Le musée Jacquemart-André s'est associé à la Hispanic Society of America pour dévoiler toutes les diversités de l'art baroque durant le siècle d'or espagnol de 1516 à 1700. Il sera donc possible de contempler qu'au 2 août une quarantaine d'oeuvres de Gréco ou encore de Diego Vélasquez.
Hégémonie espagnole
"C'est trop vrai". La réaction du pape Innocent X devant son portrait signé Diégo Vélasquez n'est pas forcément un compliment. Nous sommes en 1650, et effectivement, sur le tableau, peint avec un réalisme confondant, l'homme d'église a l'air tellement ombrageux qu'on a la sensation qu'il devine nos péchés.
Le XVIème siècle c'est celui de la toute puissance espagnole, politique, spirituelle et culturelle. On le surnomme le siècle d'or, un art à la gloire des Habsbourg, dont la puissance coloniale s'étend des Amériques à l'Asie.

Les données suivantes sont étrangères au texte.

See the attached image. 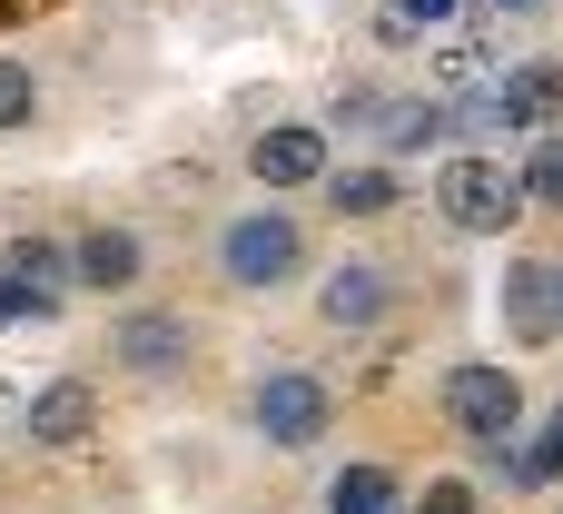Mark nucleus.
I'll return each instance as SVG.
<instances>
[{
	"mask_svg": "<svg viewBox=\"0 0 563 514\" xmlns=\"http://www.w3.org/2000/svg\"><path fill=\"white\" fill-rule=\"evenodd\" d=\"M445 416H455V436L475 446V466L485 475H515V436H525V386H515V367H455L445 376Z\"/></svg>",
	"mask_w": 563,
	"mask_h": 514,
	"instance_id": "obj_1",
	"label": "nucleus"
},
{
	"mask_svg": "<svg viewBox=\"0 0 563 514\" xmlns=\"http://www.w3.org/2000/svg\"><path fill=\"white\" fill-rule=\"evenodd\" d=\"M218 267H228V287L267 297V287H287V277L307 267V228H297L287 208H247V218H228V238H218Z\"/></svg>",
	"mask_w": 563,
	"mask_h": 514,
	"instance_id": "obj_2",
	"label": "nucleus"
},
{
	"mask_svg": "<svg viewBox=\"0 0 563 514\" xmlns=\"http://www.w3.org/2000/svg\"><path fill=\"white\" fill-rule=\"evenodd\" d=\"M435 208H445V228H465V238H505V228L525 218V178H515L505 158H455V168L435 178Z\"/></svg>",
	"mask_w": 563,
	"mask_h": 514,
	"instance_id": "obj_3",
	"label": "nucleus"
},
{
	"mask_svg": "<svg viewBox=\"0 0 563 514\" xmlns=\"http://www.w3.org/2000/svg\"><path fill=\"white\" fill-rule=\"evenodd\" d=\"M465 119H475V129H554L563 119V69H505Z\"/></svg>",
	"mask_w": 563,
	"mask_h": 514,
	"instance_id": "obj_4",
	"label": "nucleus"
},
{
	"mask_svg": "<svg viewBox=\"0 0 563 514\" xmlns=\"http://www.w3.org/2000/svg\"><path fill=\"white\" fill-rule=\"evenodd\" d=\"M257 436H267V446H317V436H327V386L297 376V367H277V376L257 386Z\"/></svg>",
	"mask_w": 563,
	"mask_h": 514,
	"instance_id": "obj_5",
	"label": "nucleus"
},
{
	"mask_svg": "<svg viewBox=\"0 0 563 514\" xmlns=\"http://www.w3.org/2000/svg\"><path fill=\"white\" fill-rule=\"evenodd\" d=\"M247 168H257L267 188H317V178H327V129L277 119V129H257V139H247Z\"/></svg>",
	"mask_w": 563,
	"mask_h": 514,
	"instance_id": "obj_6",
	"label": "nucleus"
},
{
	"mask_svg": "<svg viewBox=\"0 0 563 514\" xmlns=\"http://www.w3.org/2000/svg\"><path fill=\"white\" fill-rule=\"evenodd\" d=\"M188 347H198V337H188V317H119V327H109V367H129V376H148V386H158V376H178V367H188Z\"/></svg>",
	"mask_w": 563,
	"mask_h": 514,
	"instance_id": "obj_7",
	"label": "nucleus"
},
{
	"mask_svg": "<svg viewBox=\"0 0 563 514\" xmlns=\"http://www.w3.org/2000/svg\"><path fill=\"white\" fill-rule=\"evenodd\" d=\"M30 446H49V456H69V446H89V426H99V396H89V376H49L40 396H30Z\"/></svg>",
	"mask_w": 563,
	"mask_h": 514,
	"instance_id": "obj_8",
	"label": "nucleus"
},
{
	"mask_svg": "<svg viewBox=\"0 0 563 514\" xmlns=\"http://www.w3.org/2000/svg\"><path fill=\"white\" fill-rule=\"evenodd\" d=\"M505 327H515L525 347H554L563 337V277L554 267H534V258L505 267Z\"/></svg>",
	"mask_w": 563,
	"mask_h": 514,
	"instance_id": "obj_9",
	"label": "nucleus"
},
{
	"mask_svg": "<svg viewBox=\"0 0 563 514\" xmlns=\"http://www.w3.org/2000/svg\"><path fill=\"white\" fill-rule=\"evenodd\" d=\"M386 297H396V277H386L376 258H346V267H327L317 317H327V327H376V317H386Z\"/></svg>",
	"mask_w": 563,
	"mask_h": 514,
	"instance_id": "obj_10",
	"label": "nucleus"
},
{
	"mask_svg": "<svg viewBox=\"0 0 563 514\" xmlns=\"http://www.w3.org/2000/svg\"><path fill=\"white\" fill-rule=\"evenodd\" d=\"M0 277H10V297H20L30 317H49V307L69 297V258L40 248V238H10V248H0Z\"/></svg>",
	"mask_w": 563,
	"mask_h": 514,
	"instance_id": "obj_11",
	"label": "nucleus"
},
{
	"mask_svg": "<svg viewBox=\"0 0 563 514\" xmlns=\"http://www.w3.org/2000/svg\"><path fill=\"white\" fill-rule=\"evenodd\" d=\"M139 267H148V248L129 228H89L69 248V287H139Z\"/></svg>",
	"mask_w": 563,
	"mask_h": 514,
	"instance_id": "obj_12",
	"label": "nucleus"
},
{
	"mask_svg": "<svg viewBox=\"0 0 563 514\" xmlns=\"http://www.w3.org/2000/svg\"><path fill=\"white\" fill-rule=\"evenodd\" d=\"M515 178H525V208H563V129H534Z\"/></svg>",
	"mask_w": 563,
	"mask_h": 514,
	"instance_id": "obj_13",
	"label": "nucleus"
},
{
	"mask_svg": "<svg viewBox=\"0 0 563 514\" xmlns=\"http://www.w3.org/2000/svg\"><path fill=\"white\" fill-rule=\"evenodd\" d=\"M327 198H336V218H386V208H396V178H386V168H336Z\"/></svg>",
	"mask_w": 563,
	"mask_h": 514,
	"instance_id": "obj_14",
	"label": "nucleus"
},
{
	"mask_svg": "<svg viewBox=\"0 0 563 514\" xmlns=\"http://www.w3.org/2000/svg\"><path fill=\"white\" fill-rule=\"evenodd\" d=\"M327 514H406V505H396V485H386L376 466H346L336 495H327Z\"/></svg>",
	"mask_w": 563,
	"mask_h": 514,
	"instance_id": "obj_15",
	"label": "nucleus"
},
{
	"mask_svg": "<svg viewBox=\"0 0 563 514\" xmlns=\"http://www.w3.org/2000/svg\"><path fill=\"white\" fill-rule=\"evenodd\" d=\"M30 119H40V79H30V59H0V139Z\"/></svg>",
	"mask_w": 563,
	"mask_h": 514,
	"instance_id": "obj_16",
	"label": "nucleus"
},
{
	"mask_svg": "<svg viewBox=\"0 0 563 514\" xmlns=\"http://www.w3.org/2000/svg\"><path fill=\"white\" fill-rule=\"evenodd\" d=\"M515 475H525V485H544V475H563V406L544 416V436H534V446L515 456Z\"/></svg>",
	"mask_w": 563,
	"mask_h": 514,
	"instance_id": "obj_17",
	"label": "nucleus"
},
{
	"mask_svg": "<svg viewBox=\"0 0 563 514\" xmlns=\"http://www.w3.org/2000/svg\"><path fill=\"white\" fill-rule=\"evenodd\" d=\"M416 514H475V485L445 475V485H426V505H416Z\"/></svg>",
	"mask_w": 563,
	"mask_h": 514,
	"instance_id": "obj_18",
	"label": "nucleus"
},
{
	"mask_svg": "<svg viewBox=\"0 0 563 514\" xmlns=\"http://www.w3.org/2000/svg\"><path fill=\"white\" fill-rule=\"evenodd\" d=\"M406 20H455V0H406Z\"/></svg>",
	"mask_w": 563,
	"mask_h": 514,
	"instance_id": "obj_19",
	"label": "nucleus"
},
{
	"mask_svg": "<svg viewBox=\"0 0 563 514\" xmlns=\"http://www.w3.org/2000/svg\"><path fill=\"white\" fill-rule=\"evenodd\" d=\"M495 10H544V0H495Z\"/></svg>",
	"mask_w": 563,
	"mask_h": 514,
	"instance_id": "obj_20",
	"label": "nucleus"
},
{
	"mask_svg": "<svg viewBox=\"0 0 563 514\" xmlns=\"http://www.w3.org/2000/svg\"><path fill=\"white\" fill-rule=\"evenodd\" d=\"M554 277H563V267H554Z\"/></svg>",
	"mask_w": 563,
	"mask_h": 514,
	"instance_id": "obj_21",
	"label": "nucleus"
}]
</instances>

L'exposition Splendeurs du baroque met en majesté des portraits de cour peint pour assoir une puissance aristocratique, mais aussi un art religieux déclamatoire, où on ne mégote pas sur le sublime pour glorifier la dévotion spirituelle.

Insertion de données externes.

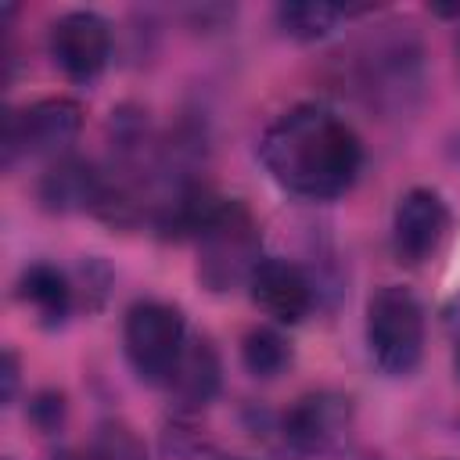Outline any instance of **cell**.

La magie opère encore, la maitrise du clair-obscur n'y est pas pour rien, ni le prêt de 40 des tableaux les plus emblématique du musée de la Hispanic Society of America, à New York. "L'Espagne et sa vertu, l'Espagne et sa grandeur", écrivait Victor Hugo dans sa pièce de théâtre Ruy Blas qui se déroulait dans l'Espagne du XVIIème siècle.